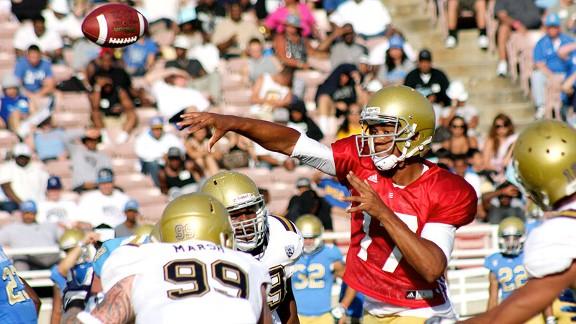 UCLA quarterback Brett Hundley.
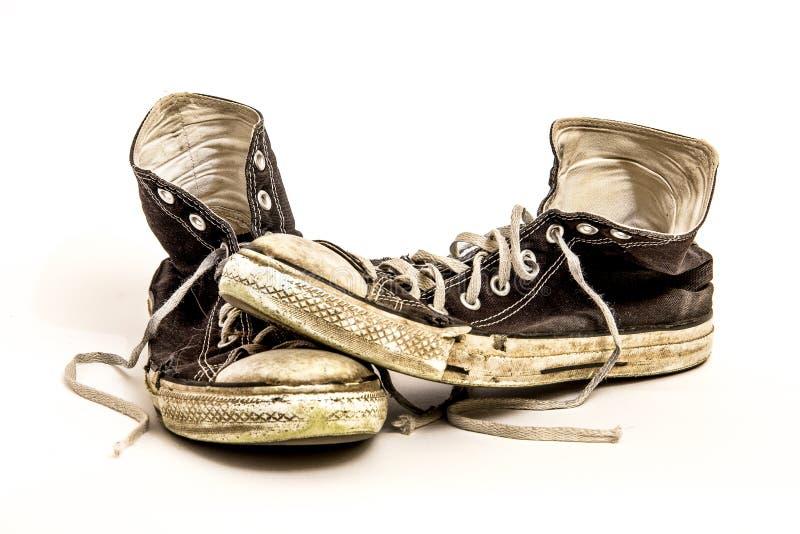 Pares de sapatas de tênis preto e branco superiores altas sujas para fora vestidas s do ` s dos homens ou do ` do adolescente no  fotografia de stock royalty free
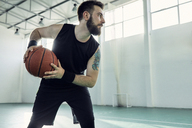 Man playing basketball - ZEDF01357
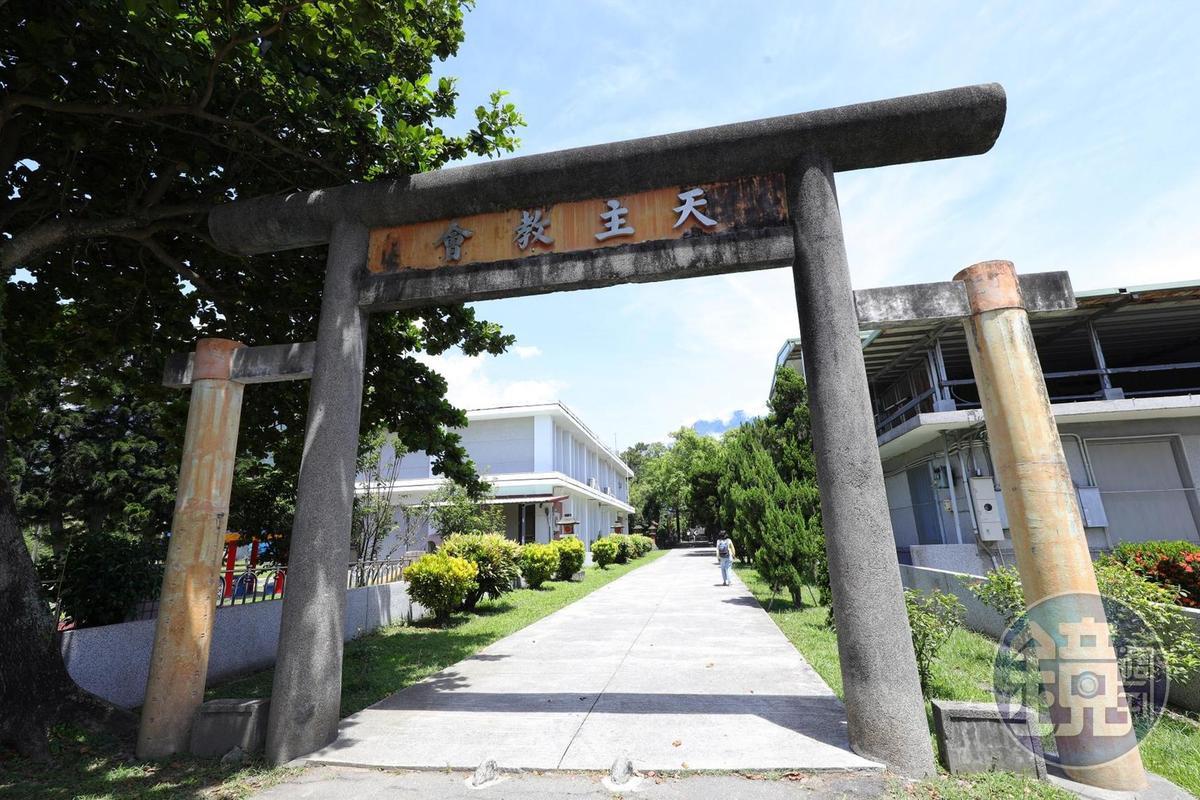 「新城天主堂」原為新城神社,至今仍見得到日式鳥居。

▸ **PROBLEM**: Could you return the whole listing exactly, with every picture removed?

▸ **ANSWER SPACE**:
 UCLA quarterback Brett Hundley.
 Pares de sapatas de tênis preto e branco superiores altas sujas para fora vestidas s do ` s dos homens ou do ` do adolescente no  fotografia de stock royalty free
 Man playing basketball - ZEDF01357
 「新城天主堂」原為新城神社,至今仍見得到日式鳥居。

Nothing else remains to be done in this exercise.